Despite the positive vibes in Gezi Park, a cloud hangs over the crowd following Erdoğan’s return to Istanbul early Friday after a trip to the Middle East. Speaking to supporters who met him at the airport, the prime minister said the protests must end immediately. So while efforts continue to meet the needs of the Gezi Park protesters – with everything from free sandwiches to "free hugs," as one sign read – organizers also have to prepare for the worst. A sign-up sheet asking for help in different areas such as cleaning up and distributing food also includes a category for volunteer security personnel to keep an eye out for police and remove provocateurs from the park.

What happens over the next few days could determine whether these pictures of the mini-city growing in Gezi Park are a requiem for a short-lived burst of opposition or documentation of the beginning of a real movement for change in Turkey.

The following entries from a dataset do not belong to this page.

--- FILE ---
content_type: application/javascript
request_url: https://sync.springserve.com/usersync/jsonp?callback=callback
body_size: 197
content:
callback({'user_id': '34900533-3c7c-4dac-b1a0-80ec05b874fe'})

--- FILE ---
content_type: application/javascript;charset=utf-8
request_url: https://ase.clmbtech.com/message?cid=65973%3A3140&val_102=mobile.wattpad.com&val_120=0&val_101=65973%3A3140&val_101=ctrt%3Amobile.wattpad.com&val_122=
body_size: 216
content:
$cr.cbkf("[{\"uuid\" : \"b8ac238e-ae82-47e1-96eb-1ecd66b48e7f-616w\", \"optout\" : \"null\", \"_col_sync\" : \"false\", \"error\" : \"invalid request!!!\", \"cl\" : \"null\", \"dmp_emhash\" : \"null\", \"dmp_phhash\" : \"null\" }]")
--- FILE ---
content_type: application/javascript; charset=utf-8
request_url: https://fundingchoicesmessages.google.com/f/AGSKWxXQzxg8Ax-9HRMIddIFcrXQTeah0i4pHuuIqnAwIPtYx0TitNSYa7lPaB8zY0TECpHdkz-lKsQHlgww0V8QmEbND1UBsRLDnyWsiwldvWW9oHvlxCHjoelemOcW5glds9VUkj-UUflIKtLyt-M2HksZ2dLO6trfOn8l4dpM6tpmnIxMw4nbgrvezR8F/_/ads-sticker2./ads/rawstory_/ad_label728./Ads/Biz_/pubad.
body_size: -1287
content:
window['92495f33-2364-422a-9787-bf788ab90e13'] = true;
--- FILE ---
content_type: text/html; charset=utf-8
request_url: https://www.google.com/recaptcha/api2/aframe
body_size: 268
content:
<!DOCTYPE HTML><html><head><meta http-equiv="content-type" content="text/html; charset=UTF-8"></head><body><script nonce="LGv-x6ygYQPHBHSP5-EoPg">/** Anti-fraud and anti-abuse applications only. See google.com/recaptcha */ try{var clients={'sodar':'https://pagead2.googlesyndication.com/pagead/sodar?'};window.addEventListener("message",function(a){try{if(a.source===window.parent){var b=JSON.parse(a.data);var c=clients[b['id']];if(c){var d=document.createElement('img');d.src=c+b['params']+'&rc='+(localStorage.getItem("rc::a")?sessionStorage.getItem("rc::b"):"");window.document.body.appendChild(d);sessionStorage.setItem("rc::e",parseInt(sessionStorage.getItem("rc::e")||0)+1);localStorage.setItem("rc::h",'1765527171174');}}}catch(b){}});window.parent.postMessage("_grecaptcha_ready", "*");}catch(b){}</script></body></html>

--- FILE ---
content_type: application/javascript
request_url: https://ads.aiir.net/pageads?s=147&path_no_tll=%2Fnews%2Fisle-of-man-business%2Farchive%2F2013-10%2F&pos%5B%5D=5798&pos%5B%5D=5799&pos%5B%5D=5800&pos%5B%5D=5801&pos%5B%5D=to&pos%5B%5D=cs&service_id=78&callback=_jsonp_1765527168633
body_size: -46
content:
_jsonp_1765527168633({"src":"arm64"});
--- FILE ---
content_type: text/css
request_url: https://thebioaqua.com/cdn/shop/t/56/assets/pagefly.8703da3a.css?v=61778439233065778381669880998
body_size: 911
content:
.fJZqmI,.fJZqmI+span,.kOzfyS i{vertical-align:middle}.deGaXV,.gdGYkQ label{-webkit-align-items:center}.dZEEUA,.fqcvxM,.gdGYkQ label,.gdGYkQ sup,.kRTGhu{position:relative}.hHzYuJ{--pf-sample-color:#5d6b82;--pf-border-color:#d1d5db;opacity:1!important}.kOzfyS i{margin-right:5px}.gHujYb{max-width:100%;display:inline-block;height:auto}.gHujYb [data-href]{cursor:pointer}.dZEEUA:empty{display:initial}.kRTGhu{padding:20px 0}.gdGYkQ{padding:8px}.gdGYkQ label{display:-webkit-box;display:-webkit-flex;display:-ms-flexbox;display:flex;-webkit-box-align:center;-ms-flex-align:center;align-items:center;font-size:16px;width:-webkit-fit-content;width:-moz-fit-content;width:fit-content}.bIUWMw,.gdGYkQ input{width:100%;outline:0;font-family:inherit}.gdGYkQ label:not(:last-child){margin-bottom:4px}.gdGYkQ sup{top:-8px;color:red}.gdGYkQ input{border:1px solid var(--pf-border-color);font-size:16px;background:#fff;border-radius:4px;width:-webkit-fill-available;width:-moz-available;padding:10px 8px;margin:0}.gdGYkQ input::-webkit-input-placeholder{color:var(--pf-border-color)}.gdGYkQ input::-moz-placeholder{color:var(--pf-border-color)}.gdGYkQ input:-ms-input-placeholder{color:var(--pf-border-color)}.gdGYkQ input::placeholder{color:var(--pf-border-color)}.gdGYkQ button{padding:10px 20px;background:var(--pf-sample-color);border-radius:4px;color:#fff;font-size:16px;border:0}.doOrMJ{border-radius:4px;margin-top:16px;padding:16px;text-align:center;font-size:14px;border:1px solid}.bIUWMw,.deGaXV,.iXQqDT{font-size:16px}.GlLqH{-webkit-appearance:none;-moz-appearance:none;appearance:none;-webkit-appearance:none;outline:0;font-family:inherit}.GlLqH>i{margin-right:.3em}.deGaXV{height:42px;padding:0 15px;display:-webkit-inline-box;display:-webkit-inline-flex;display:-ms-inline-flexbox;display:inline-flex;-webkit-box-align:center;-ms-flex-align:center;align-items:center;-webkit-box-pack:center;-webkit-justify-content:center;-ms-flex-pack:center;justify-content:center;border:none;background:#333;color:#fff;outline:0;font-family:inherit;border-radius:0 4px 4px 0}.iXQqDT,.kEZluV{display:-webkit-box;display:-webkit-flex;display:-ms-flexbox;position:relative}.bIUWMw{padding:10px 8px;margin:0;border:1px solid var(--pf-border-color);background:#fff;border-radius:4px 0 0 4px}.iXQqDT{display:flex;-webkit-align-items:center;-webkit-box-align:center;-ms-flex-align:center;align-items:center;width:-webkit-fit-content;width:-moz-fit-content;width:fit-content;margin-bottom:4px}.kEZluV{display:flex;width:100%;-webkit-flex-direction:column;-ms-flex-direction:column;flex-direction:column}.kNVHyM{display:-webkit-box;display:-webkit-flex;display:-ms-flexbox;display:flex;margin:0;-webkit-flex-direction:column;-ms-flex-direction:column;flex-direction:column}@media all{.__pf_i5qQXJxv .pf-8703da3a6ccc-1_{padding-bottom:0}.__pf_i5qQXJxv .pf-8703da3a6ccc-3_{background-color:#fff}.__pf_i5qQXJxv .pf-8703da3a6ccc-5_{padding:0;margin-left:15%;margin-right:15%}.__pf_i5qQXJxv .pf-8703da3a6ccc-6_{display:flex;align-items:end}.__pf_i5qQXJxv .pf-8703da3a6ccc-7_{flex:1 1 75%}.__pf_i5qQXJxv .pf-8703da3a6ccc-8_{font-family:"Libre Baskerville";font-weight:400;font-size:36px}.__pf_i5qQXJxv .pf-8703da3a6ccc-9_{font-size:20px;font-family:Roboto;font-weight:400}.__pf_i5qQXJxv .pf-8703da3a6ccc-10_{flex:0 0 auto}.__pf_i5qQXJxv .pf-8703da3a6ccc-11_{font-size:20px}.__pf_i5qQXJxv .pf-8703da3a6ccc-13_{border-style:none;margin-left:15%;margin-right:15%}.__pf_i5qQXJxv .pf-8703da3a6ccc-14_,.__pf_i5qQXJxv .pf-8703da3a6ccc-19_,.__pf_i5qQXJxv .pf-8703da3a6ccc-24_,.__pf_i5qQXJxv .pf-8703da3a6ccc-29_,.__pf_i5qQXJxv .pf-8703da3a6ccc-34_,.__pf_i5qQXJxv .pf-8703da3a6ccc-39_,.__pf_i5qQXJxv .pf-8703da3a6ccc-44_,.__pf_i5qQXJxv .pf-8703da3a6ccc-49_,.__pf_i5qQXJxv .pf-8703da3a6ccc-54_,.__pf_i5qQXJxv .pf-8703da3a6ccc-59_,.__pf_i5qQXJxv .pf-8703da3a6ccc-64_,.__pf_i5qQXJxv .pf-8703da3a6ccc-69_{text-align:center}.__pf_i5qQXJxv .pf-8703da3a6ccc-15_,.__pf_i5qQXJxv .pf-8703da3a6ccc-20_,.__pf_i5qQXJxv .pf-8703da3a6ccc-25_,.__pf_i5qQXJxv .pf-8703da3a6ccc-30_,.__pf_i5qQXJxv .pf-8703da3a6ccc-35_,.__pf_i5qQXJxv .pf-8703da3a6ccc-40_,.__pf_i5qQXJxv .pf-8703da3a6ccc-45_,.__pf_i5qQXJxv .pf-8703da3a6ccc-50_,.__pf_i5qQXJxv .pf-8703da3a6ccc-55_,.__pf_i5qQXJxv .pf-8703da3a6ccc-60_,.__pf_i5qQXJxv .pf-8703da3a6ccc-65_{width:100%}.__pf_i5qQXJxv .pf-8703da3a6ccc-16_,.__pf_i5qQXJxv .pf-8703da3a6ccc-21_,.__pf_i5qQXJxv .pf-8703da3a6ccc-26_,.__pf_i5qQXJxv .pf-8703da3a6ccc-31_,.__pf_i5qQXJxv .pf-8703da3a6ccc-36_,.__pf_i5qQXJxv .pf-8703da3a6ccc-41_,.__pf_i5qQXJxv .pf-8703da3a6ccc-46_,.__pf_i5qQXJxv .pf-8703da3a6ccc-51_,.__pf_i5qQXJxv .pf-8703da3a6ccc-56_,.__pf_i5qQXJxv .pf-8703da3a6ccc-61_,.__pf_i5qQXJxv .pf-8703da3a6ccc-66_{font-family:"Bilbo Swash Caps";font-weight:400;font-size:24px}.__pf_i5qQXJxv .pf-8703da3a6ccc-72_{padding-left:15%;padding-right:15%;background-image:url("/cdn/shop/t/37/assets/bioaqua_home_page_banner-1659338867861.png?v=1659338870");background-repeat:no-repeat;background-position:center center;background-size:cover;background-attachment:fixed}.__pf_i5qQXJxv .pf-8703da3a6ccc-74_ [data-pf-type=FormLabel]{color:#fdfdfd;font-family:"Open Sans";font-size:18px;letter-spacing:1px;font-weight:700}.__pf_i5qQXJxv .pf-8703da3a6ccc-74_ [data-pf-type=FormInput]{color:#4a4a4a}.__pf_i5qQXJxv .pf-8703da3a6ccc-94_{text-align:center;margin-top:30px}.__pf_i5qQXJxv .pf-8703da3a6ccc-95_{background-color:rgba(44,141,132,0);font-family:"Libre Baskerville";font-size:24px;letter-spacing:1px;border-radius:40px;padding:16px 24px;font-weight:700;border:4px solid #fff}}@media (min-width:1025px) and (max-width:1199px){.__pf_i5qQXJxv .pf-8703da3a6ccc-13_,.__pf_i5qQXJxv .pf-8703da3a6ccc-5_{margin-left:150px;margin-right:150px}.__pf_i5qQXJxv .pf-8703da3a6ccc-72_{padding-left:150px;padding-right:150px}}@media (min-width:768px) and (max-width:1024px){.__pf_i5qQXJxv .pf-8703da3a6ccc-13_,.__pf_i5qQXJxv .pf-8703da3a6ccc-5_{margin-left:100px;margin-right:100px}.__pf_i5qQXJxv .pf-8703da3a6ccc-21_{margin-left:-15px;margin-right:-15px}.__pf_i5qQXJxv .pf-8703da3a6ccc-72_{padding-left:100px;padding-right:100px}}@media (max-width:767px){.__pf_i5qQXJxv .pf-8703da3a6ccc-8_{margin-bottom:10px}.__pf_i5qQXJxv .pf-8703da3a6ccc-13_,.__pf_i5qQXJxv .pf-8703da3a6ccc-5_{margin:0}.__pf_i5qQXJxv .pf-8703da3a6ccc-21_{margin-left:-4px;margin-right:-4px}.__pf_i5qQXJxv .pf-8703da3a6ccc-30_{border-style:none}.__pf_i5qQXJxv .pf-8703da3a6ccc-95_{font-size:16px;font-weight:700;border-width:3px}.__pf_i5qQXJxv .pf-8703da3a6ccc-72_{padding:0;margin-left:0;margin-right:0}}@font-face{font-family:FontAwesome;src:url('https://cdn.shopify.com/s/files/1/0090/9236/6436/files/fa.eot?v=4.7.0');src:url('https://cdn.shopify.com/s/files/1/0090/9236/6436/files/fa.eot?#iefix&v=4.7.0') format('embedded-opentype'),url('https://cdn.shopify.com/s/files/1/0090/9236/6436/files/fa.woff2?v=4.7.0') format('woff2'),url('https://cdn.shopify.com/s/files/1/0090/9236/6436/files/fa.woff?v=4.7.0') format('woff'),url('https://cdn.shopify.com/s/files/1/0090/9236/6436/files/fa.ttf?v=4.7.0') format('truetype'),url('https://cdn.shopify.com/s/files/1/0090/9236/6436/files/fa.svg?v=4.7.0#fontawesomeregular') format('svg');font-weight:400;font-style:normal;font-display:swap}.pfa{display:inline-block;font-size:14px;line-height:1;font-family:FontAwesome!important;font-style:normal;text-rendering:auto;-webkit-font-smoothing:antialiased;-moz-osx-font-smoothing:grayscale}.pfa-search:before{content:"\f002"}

Less than 24 hours after police pulled out of the Taksim Square area last Saturday, demonstrators had converted their barricades into booths for distributing donated food, water, and other supplies. (Jennifer Hattam)
Protesters take a break by a sign pointing the way to the “health team” area.

(Jennifer Hattam)

Street-food vendors have been part of the scene at Gezi Park since the beginning. Now they’ve started adding taunting messages directed at Prime Minister Erdoğan to their wares.

(Jennifer Hattam)

Eggs at a food table are decorated with the names of Turkish cities where protests have broken out, as well as other messages. The writing on the gas canister used for cooking says “Our eggs are cooked with pepper gas,” referring to the pepper spray and tear gas fired by police.

(Jennifer Hattam)

A free charging station offers a place to power up phones and laptops, a crucial service given the large role social media has played in spreading news about the protests.

(Jennifer Hattam)

Public libraries are scarce to nonexistent in Turkey, but a free “Gezi Library” has been built out of torn-up paving stones for people to donate and take books. Volunteers stamp each volume with the words “Gezi Parkı - Parayla Satılamaz,” indicating they cannot be sold for money, so no one tries to capitalize on the community spirit.

(Jennifer Hattam)

More informal “Gezi Parkı Açık Hava Kütüphanesi” (open-air libraries) are also being set up throughout the park.

(Jennifer Hattam)

A "people’s information table" offers free food to park protesters.

(Jennifer Hattam)

Tents have been pitched all throughout the park and even on the lawn of an adjacent hotel.

(Jennifer Hattam)

A free 24-hour veterinary clinic was initially set up to help street dogs and cats affected by the tear gas throughout the neighborhood. There are also numerous first-aid stations for people but signs posted on them asked that photos not be taken.

(Jennifer Hattam)

Volunteers plant tomatoes, cucumbers, and herbs in a "Gezi vegetable garden."

(Jennifer Hattam)

A photo gallery hung on clotheslines strung between trees documents the events of the protests thus far.

(Jennifer Hattam)

This paving-stone wall was one of the first spots where people left donated goods for the protesters, including bottles of vinegar, lemon juice, and other home remedies against tear gas.

(Jennifer Hattam)

Volunteers at a "children’s workshop" tent help kids paint trees and other images on butcher paper.

(Jennifer Hattam)

Construction materials from the adjacent Taksim Square road project have been turned into a tree adorned with wishes for the future and other messages written on post-it notes and attached with wire or string.

(Jennifer Hattam)

Signs on a food- and medicine-distribution area set up outside the Starbucks in Taksim Square provide a list of needed supplies (right) and let passers-by know that everything is free for the taking. The designation of the supplies as "çapul gida" – looting nourishment – refers to Prime Minister Erdoğan’s calling the protesters "çapulcu" (looters) earlier this week. Demonstrators ironically adopted the designation in droves, sparking endless riffs on the theme on social media.